§ TASK ITEM
The line with "Fortuna Middle School Graduation 2020", the line with "iPhone 7 -2", and all lines between them in the material below: return these exactly, and no others.

Top of DATASET CONTENT

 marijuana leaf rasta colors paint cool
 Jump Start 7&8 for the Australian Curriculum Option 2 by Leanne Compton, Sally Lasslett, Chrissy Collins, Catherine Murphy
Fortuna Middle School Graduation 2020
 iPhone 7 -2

Bottom of DATASET CONTENT
Top of DATASET CONTENT

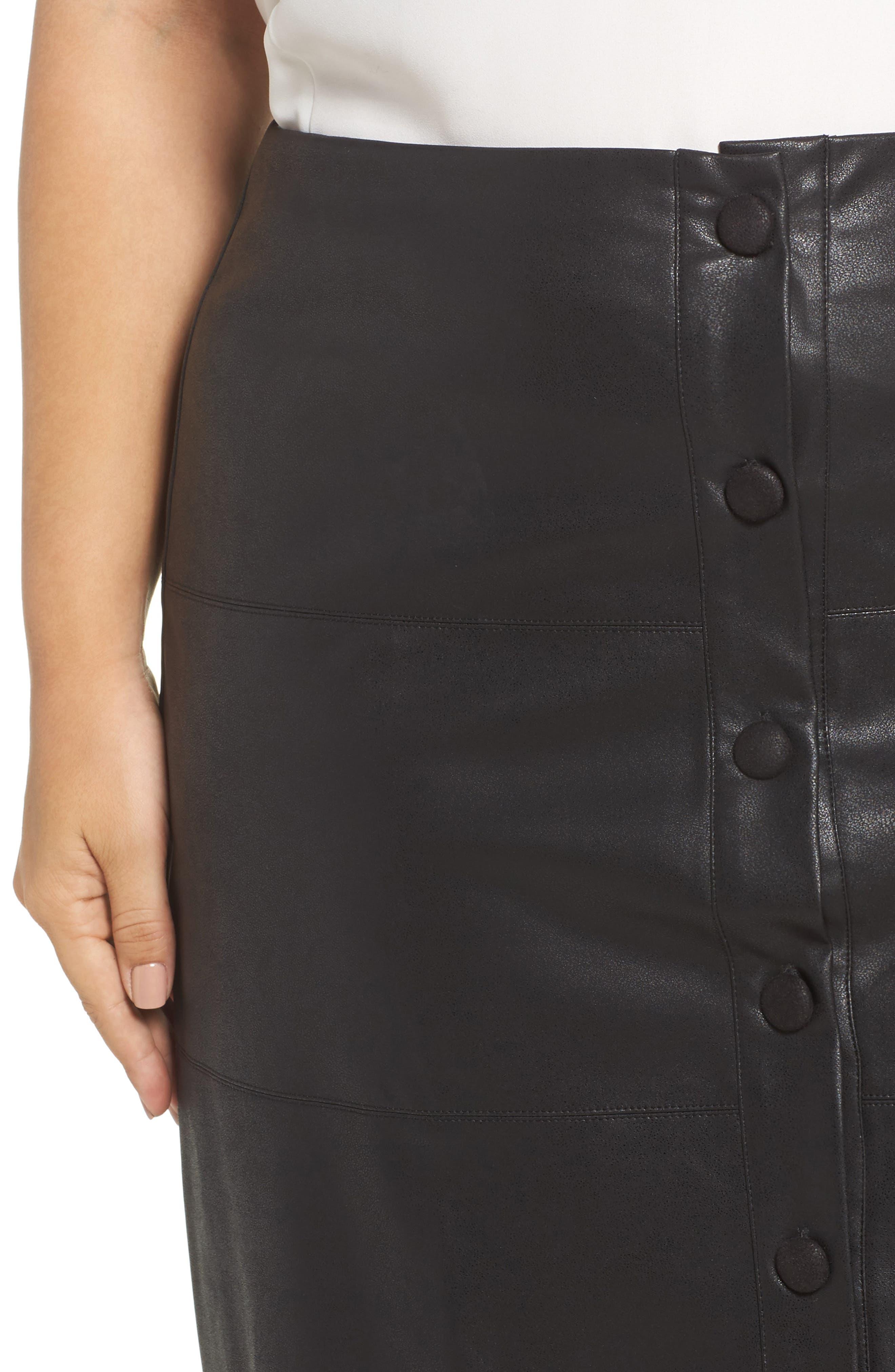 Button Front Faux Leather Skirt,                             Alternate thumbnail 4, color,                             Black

Bottom of DATASET CONTENT

§ TASK ANSWER
Fortuna Middle School Graduation 2020
 iPhone 7 -2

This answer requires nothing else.